E allora ecco, che lo scandalo è funzionale a tutti. Perché lo scandalo attira attenzione. Prima di tutto a chi si indigna: l’opposizione, le sigle sindacali e tutti i controllori vari. Possono mostrare a tutti, sotto i riflettori, che fanno i loro dovere, così poi dopo lo scandalo possono continuare a non occuparsi di nessuna questione, senza destare sospetti. È funzionale allo stesso travolto dallo scandalo che può avere visibilità e con un “gesto di responsabilità” (in questo caso le dimissioni) può salvare la faccia e sparire nel cono d’ombra. È funzionale a tutti gli altri che hanno permesso e beneficiato della situazione, perché lo scandalo riguarda una sola persona o al massimo qualcuno e non prevede mai nessuna analisi. Perché Pallaria sì, ma tutti gli altri che hanno permesso la nomina, che hanno firmato atti, che ci hanno lavorato vicino e affianco, no. È funzionale, finalmente, alle procure che, anche in questo caso, a favore di telecamere possono mostrare la testa penzolante alla folla, muovendosi con una celerità che diversamente non avrebbero mai avuto. Perché ormai la bestia è ferita e zoppicante, è isolata, gli amici se ne sono andati e magari si può far carriera.
È funzionale, infine, alla stessa gente che rispolvera attenzione e senso critico verso la società solo con chi è ormai indebolito (dallo scandalo), guardandosi bene da urlare contro chi è invece seduto comodo.
In questo macabro gioco all’assalto, in questa spirale morbosa tutti sono complici. Il potere, che non può che dare in pasto qualcuno alla gente e alla magistratura per legittimarsi; la gente per scaricare la tensione, la magistratura per giustificare il suo ruolo e i giornali per creare lo scandalo e dar senso ad una sceneggiata che, altrimenti, senza fotografi e scrivani non avrebbe senso.

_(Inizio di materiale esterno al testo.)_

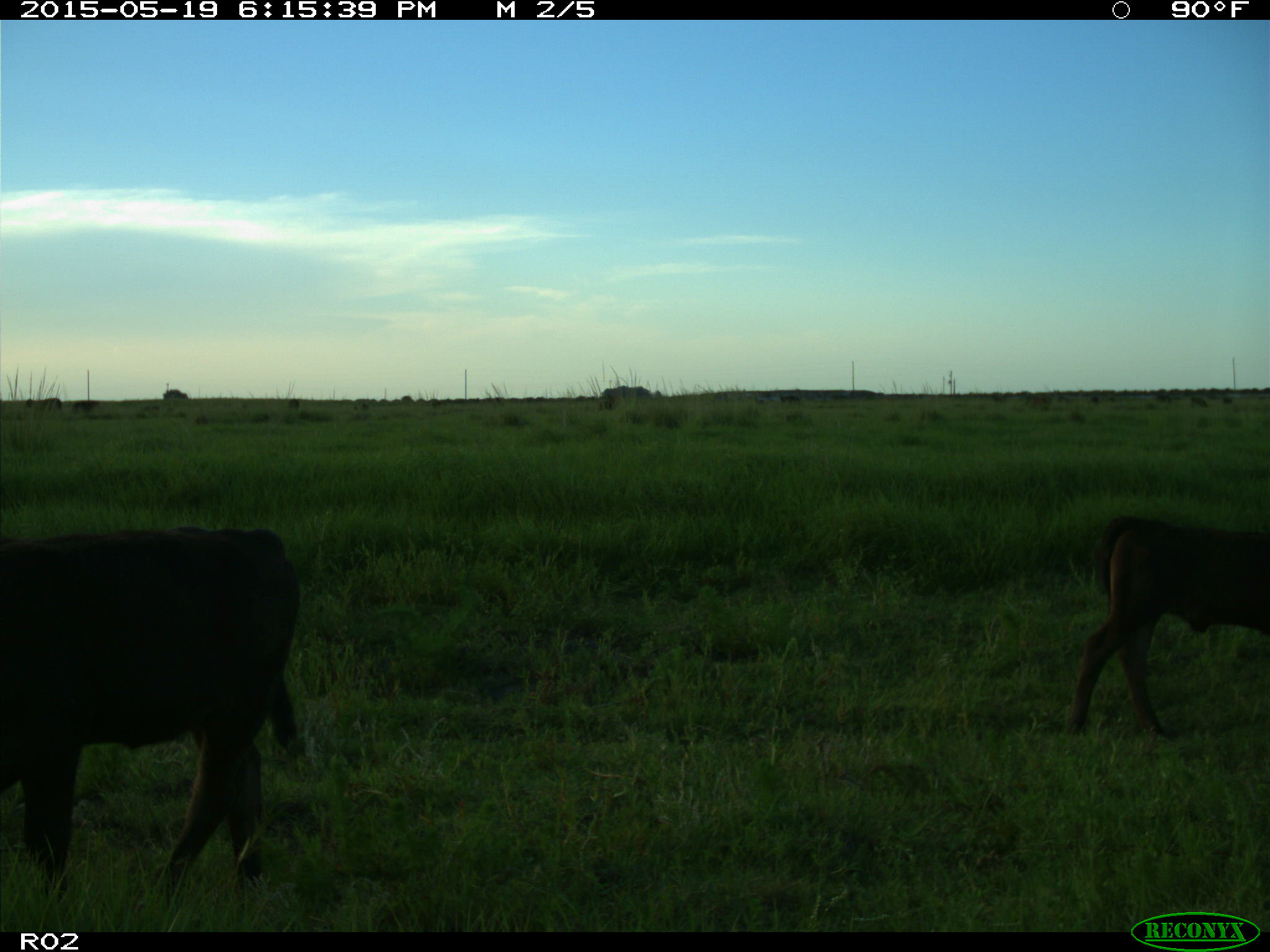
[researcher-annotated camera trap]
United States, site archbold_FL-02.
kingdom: Animalia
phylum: Chordata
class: Mammalia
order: Artiodactyla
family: Bovidae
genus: Bos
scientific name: Bos taurus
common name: domestic cow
Bos taurus (domestic cow).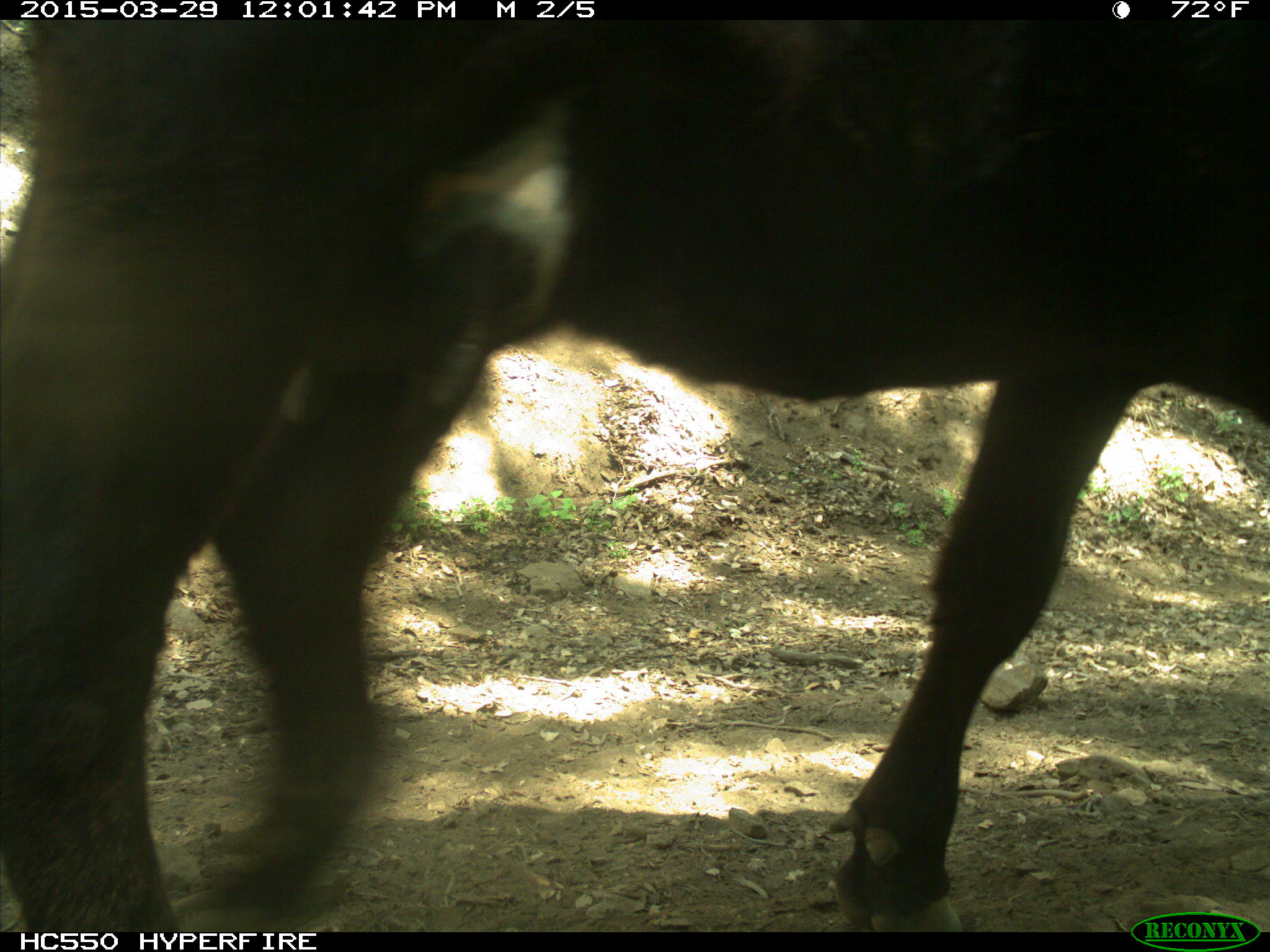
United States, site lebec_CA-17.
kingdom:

Ogni scandalo in realtà non mette in difficoltà il potere, ma lo aiuta, perché chi è oggetto di scandalo e di attenzione è già debole e malato. Fa parte del vecchio potere, e il nuovo sfrutta lo scandalo per cacciare il vecchio, distrarre la folla e quindi legittimarsi. Lo insegnano tutti i grandi maestri corsari che ne hanno fatto ampio uso, da Pasolini a Foucault.
Per questo, credo che l’epidemia non abbia salvato chi era oggetto di indagine prima, anzi, ha reso necessarie e urgenti quelle indagini. Ai perdenti delle elezioni e a chi è rimasto fuori dalle segreterie, dico di essere più preoccupati di prima perché ora bisognerà calmare la gente che ha preso di colpo coscienza e bisognerà dargli in pasto qualcuno. Non è giustizialismo, è il mondo che gira così da Socrate in poi e può girare solo grazie a questo.

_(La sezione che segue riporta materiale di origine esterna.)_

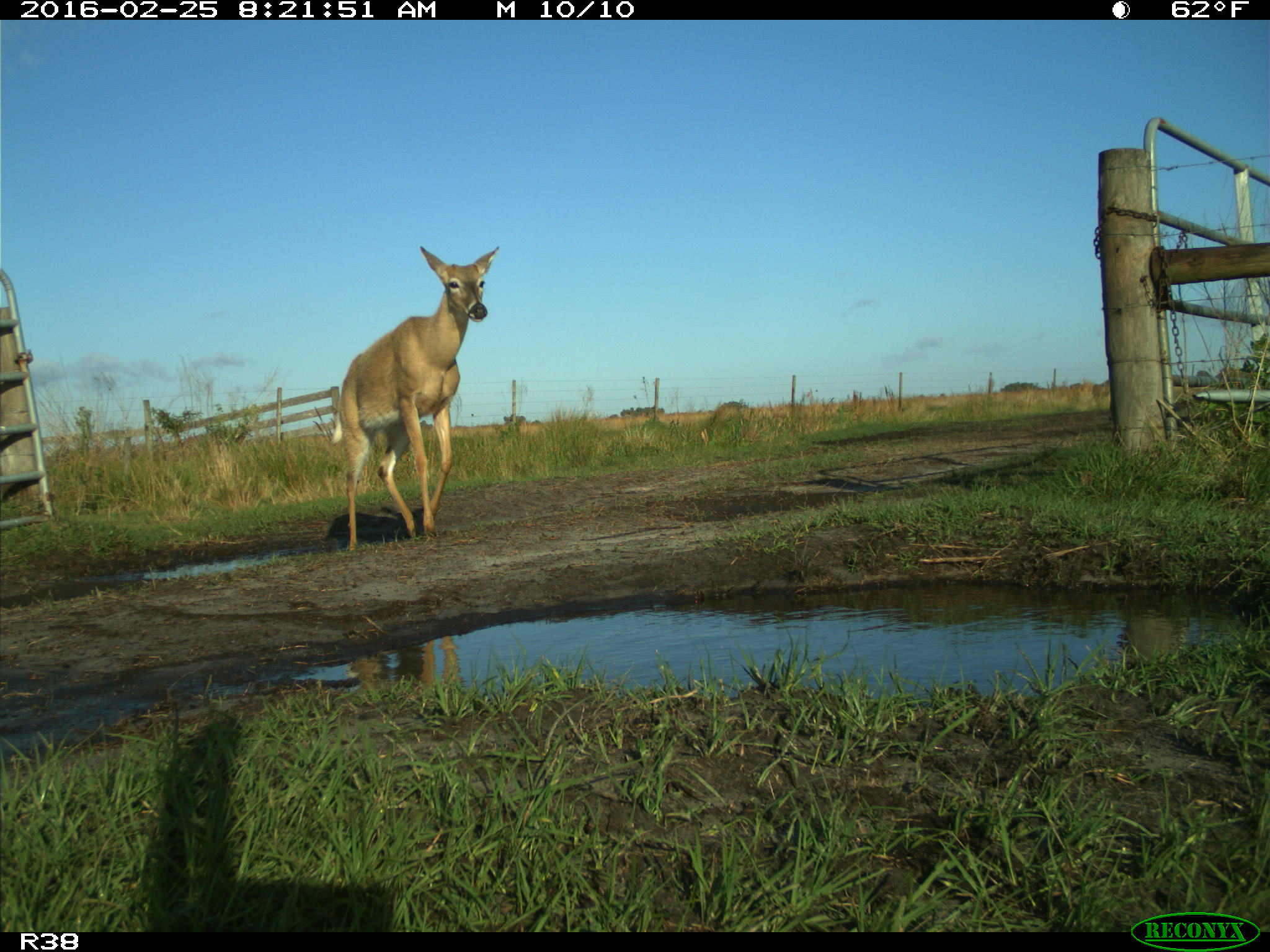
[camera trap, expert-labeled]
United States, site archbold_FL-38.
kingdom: Animalia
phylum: Chordata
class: Mammalia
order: Artiodactyla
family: Cervidae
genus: Odocoileus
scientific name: Odocoileus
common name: deer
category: unidentified deer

E quindi i giornali, il cane da guardia del potere, in realtà lo aiutano? Sì. Non si può entrare in arena senza sporcarsi. Non rifiutare lo scandalo, ma utilizzarlo per avere uno spazio di parola e soprattutto di ascolto che altrimenti non si avrebbe. Per essere da pungolo alle persone e alle procure, a patto di esserne consapevoli. Esserne colpevolmente consapevoli.
Fare il gioco del potere non abbatte il potere. No, certo. Ma definisce le parti e se non si può essere vincenti contro il potere e addirittura nemmeno contrari (perché combatterlo significa aiutarlo) ci resta solo non essere il potere. Eternamente altrove, eternamente stranieri, eternamente sconfitti.
Ben venga lo scandalo. “E io voglio vedere (…) scoppiare uno scandalo al giorno, all’ora: ministri, gente di direzione, industriali, gente incriminata in tangenti, in furti, una schifezza; tanto che sui giornali fanno più presto a fare la lista dei ministri che quel giorno non hanno rubato.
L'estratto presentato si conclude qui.